Modernizing the drug discovery, development, and approval of new cures and treatments plays a critical role in addressing this issue and should be a key priority for the United States. It takes too long and costs too much to bring treatments and cures to patients in need. The most reliable studies suggest that on the average it costs approximately $2 billion and takes more than a decade for a new drug to reach the market.
While the United States has invested more than $1.5 trillion in research and development (R&D) over the past two decades, the level of R&D efficiency (number of drugs approved per billion dollars of R&D spending) has declined.
The digitization of biology and the vast increase in the amount of data captured during routine care creates an unprecedented opportunity to modernize clinical trials.

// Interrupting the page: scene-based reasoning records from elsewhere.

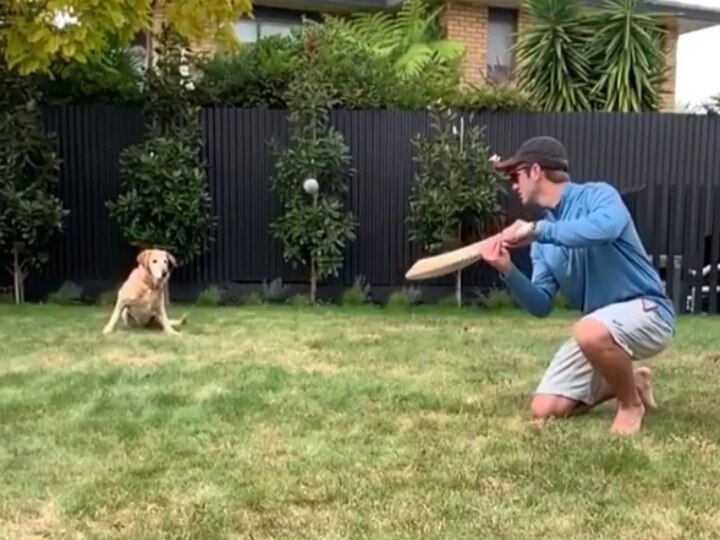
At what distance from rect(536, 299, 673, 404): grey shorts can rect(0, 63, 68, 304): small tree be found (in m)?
6.43

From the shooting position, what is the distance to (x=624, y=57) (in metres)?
11.3

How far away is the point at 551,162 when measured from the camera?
427cm

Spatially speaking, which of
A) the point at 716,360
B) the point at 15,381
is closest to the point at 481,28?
the point at 716,360

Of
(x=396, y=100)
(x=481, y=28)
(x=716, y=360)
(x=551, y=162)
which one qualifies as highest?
→ (x=481, y=28)

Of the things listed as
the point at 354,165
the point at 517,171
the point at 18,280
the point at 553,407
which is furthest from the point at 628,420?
the point at 18,280

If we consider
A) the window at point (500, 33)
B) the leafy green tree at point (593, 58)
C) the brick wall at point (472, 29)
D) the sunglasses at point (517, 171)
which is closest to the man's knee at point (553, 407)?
the sunglasses at point (517, 171)

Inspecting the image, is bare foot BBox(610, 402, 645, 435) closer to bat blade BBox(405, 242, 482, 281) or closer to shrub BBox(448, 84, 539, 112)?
bat blade BBox(405, 242, 482, 281)

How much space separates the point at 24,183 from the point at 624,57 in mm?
6721

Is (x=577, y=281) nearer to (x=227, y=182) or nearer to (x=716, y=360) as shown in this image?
(x=716, y=360)

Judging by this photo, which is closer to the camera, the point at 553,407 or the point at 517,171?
the point at 517,171

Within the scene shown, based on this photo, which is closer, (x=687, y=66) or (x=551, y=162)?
(x=551, y=162)

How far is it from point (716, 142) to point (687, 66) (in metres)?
11.8

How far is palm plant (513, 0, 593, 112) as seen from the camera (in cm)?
1138

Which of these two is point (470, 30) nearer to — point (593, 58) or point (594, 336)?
point (593, 58)
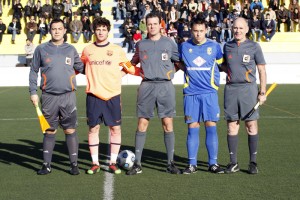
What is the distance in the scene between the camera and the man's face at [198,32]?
7.94 metres

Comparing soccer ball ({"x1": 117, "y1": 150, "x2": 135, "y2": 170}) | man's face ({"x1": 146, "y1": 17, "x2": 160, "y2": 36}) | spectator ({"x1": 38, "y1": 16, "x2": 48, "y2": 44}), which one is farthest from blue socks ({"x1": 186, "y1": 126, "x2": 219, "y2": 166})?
spectator ({"x1": 38, "y1": 16, "x2": 48, "y2": 44})

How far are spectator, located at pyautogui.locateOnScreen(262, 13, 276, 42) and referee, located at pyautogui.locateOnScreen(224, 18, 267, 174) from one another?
2475 cm

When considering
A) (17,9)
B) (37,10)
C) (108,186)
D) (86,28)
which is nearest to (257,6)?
(86,28)

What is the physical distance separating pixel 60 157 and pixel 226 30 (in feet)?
75.6

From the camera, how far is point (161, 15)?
3131 cm

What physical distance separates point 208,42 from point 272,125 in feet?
17.5

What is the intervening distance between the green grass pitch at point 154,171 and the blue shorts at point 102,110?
2.17 feet

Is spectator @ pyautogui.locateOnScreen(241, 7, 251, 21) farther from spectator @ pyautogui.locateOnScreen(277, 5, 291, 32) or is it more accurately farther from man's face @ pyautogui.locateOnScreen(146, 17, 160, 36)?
man's face @ pyautogui.locateOnScreen(146, 17, 160, 36)

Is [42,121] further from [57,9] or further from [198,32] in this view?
[57,9]

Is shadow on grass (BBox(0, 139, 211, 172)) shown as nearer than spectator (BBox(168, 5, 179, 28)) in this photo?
Yes

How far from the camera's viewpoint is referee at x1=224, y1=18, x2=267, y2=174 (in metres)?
8.02

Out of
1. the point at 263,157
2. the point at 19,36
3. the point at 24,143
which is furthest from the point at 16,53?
the point at 263,157

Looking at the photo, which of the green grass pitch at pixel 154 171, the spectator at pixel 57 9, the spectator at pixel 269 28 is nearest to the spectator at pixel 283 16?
the spectator at pixel 269 28

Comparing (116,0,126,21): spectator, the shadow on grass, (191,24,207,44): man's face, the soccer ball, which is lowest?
the shadow on grass
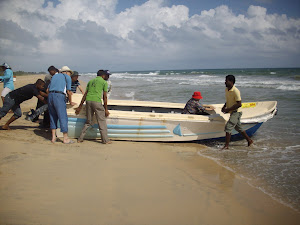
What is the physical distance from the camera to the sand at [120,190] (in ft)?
8.87

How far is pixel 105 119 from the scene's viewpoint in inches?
212

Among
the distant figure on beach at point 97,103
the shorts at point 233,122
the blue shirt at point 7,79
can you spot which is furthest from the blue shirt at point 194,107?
the blue shirt at point 7,79

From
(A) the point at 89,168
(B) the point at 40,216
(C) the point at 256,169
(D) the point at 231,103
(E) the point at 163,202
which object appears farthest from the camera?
(D) the point at 231,103

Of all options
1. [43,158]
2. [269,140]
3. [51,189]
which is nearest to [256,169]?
[269,140]

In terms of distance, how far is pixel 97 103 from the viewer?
5.08m

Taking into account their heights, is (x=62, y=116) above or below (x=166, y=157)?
above

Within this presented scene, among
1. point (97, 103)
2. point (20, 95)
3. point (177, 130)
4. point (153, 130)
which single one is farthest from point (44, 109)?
point (177, 130)

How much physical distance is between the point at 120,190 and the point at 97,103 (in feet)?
7.58

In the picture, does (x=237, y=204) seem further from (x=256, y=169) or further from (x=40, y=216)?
(x=40, y=216)

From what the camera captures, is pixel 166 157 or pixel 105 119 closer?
pixel 166 157

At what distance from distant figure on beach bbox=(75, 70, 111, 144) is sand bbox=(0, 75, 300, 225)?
0.50 meters

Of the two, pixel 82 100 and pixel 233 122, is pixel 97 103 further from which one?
pixel 233 122

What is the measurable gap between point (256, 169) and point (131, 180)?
2438 mm

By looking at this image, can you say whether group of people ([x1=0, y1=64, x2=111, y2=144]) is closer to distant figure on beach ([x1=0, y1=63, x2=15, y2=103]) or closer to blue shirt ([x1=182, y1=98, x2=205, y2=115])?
distant figure on beach ([x1=0, y1=63, x2=15, y2=103])
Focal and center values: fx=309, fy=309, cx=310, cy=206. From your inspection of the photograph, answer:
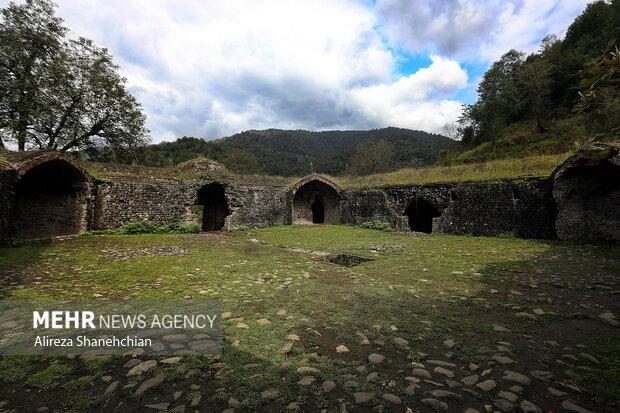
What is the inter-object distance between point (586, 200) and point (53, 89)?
34.9 meters

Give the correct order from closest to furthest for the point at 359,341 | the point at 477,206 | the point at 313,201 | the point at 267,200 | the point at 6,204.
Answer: the point at 359,341 < the point at 6,204 < the point at 477,206 < the point at 267,200 < the point at 313,201

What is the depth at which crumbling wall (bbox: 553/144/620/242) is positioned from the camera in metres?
12.3

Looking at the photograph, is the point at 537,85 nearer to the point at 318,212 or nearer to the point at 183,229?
the point at 318,212

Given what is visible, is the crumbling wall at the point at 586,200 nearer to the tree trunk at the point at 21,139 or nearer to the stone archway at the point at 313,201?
the stone archway at the point at 313,201

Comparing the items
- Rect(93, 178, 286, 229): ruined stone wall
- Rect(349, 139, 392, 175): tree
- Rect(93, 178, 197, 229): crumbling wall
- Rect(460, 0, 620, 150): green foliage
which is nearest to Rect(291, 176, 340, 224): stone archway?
Rect(93, 178, 286, 229): ruined stone wall

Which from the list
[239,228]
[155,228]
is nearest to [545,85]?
[239,228]

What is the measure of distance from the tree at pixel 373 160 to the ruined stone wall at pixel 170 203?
36.7 m

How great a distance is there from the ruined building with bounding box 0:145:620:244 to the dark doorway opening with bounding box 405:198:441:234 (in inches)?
2.8

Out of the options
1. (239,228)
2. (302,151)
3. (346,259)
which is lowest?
(346,259)

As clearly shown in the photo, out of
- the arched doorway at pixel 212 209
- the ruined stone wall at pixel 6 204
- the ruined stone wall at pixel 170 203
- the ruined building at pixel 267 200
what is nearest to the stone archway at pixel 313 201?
the ruined building at pixel 267 200

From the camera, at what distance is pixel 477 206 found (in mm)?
17219

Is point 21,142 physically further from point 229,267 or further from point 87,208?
point 229,267

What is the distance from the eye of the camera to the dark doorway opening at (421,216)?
22.4m

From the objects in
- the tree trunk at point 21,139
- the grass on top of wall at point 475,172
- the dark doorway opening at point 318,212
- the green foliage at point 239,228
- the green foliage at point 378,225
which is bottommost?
the green foliage at point 239,228
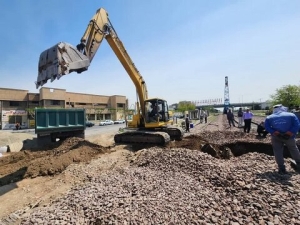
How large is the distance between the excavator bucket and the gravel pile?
10.9 feet

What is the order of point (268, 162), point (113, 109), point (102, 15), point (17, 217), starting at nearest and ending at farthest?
point (17, 217)
point (268, 162)
point (102, 15)
point (113, 109)

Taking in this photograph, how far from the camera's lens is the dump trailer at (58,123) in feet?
40.4

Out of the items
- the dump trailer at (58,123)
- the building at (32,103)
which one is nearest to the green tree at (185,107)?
the building at (32,103)

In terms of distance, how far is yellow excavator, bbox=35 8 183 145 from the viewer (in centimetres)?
693

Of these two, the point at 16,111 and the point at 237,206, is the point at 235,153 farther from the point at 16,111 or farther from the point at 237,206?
the point at 16,111

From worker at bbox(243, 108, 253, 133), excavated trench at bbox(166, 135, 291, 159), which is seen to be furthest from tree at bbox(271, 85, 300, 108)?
excavated trench at bbox(166, 135, 291, 159)

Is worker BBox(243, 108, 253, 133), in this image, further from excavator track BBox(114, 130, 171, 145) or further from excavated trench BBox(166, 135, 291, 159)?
excavator track BBox(114, 130, 171, 145)

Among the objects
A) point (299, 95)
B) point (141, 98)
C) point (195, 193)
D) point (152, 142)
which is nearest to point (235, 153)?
point (152, 142)

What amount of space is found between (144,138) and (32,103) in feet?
157

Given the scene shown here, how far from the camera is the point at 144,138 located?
1162 centimetres

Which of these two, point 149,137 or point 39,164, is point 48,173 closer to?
point 39,164

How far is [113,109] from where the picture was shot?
68062 mm

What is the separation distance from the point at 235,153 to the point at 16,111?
49.3 metres

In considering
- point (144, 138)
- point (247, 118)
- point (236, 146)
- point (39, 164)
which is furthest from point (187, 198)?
point (247, 118)
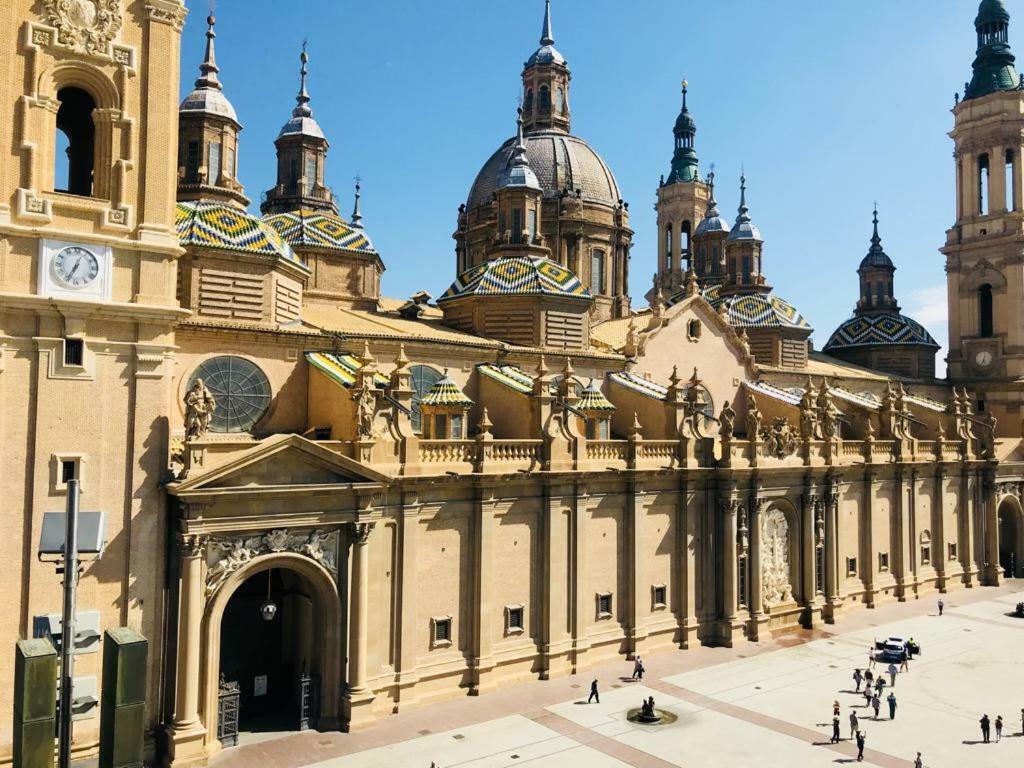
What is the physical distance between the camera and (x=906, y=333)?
65.4 metres

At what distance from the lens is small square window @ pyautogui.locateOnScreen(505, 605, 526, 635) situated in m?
30.6

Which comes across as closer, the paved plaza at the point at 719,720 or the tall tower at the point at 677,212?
the paved plaza at the point at 719,720

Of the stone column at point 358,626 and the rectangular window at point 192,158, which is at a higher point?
the rectangular window at point 192,158

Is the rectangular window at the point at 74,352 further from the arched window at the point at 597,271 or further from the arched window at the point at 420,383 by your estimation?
the arched window at the point at 597,271

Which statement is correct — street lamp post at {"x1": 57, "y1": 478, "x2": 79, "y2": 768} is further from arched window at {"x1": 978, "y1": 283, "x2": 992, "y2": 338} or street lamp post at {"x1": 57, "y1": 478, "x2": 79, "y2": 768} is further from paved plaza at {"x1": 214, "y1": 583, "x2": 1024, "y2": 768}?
arched window at {"x1": 978, "y1": 283, "x2": 992, "y2": 338}

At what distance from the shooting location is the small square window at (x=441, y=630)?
2867cm

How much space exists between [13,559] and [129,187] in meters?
10.5

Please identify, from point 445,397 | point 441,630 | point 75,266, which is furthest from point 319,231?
point 441,630

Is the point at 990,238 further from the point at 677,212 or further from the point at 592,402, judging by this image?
the point at 592,402

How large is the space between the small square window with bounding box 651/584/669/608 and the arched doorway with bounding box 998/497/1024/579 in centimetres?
3113

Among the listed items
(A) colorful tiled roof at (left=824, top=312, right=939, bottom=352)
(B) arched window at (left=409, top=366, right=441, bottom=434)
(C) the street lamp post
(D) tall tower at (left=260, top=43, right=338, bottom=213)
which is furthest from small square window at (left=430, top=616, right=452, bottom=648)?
(A) colorful tiled roof at (left=824, top=312, right=939, bottom=352)

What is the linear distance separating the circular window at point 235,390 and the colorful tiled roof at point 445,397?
6009 millimetres

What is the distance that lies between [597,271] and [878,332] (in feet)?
85.5

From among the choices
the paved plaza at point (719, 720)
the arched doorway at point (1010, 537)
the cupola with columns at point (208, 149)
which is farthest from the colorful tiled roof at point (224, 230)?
the arched doorway at point (1010, 537)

Both Congress and the administration have taken steps to address this issue. The U.S. House of Representatives nearly unanimously passed the 21st Century Cures Act in 2015. The Senate Health, Education, Labor, and Pensions Committee completed its mark-up of bipartisan legislation earlier this year and is negotiating to advance a medical innovation package in the Senate in 2016. Negotiations between industry and the Food and Drug Administration are now well underway in preparation for the reauthorization of drug and device user fee legislation in 2017. Finally, the administration’s Precision Medicine Initiative is making considerable progress, as is the vice president’s Cancer Moonshot launched earlier this year.
Modernizing the drug discovery, development, and approval process was also the focus of the Bipartisan Policy Center’s July 2015 report, Advancing Medical Innovation for a Healthier America.
The digitization of biology and the vast increase in the amount of electronic data captured during routine care, or by patients themselves, creates an unprecedented opportunity to modernize and augment clinical trials and improve the post-market monitoring process. The need to advance the generation and use of “real-world evidence” was one of the key recommendations of BPC’s July 2015 report. This report highlights opportunities to modernize and improve the current drug development process through the use of real-world evidence, as well as the policy actions needed to realize those opportunities.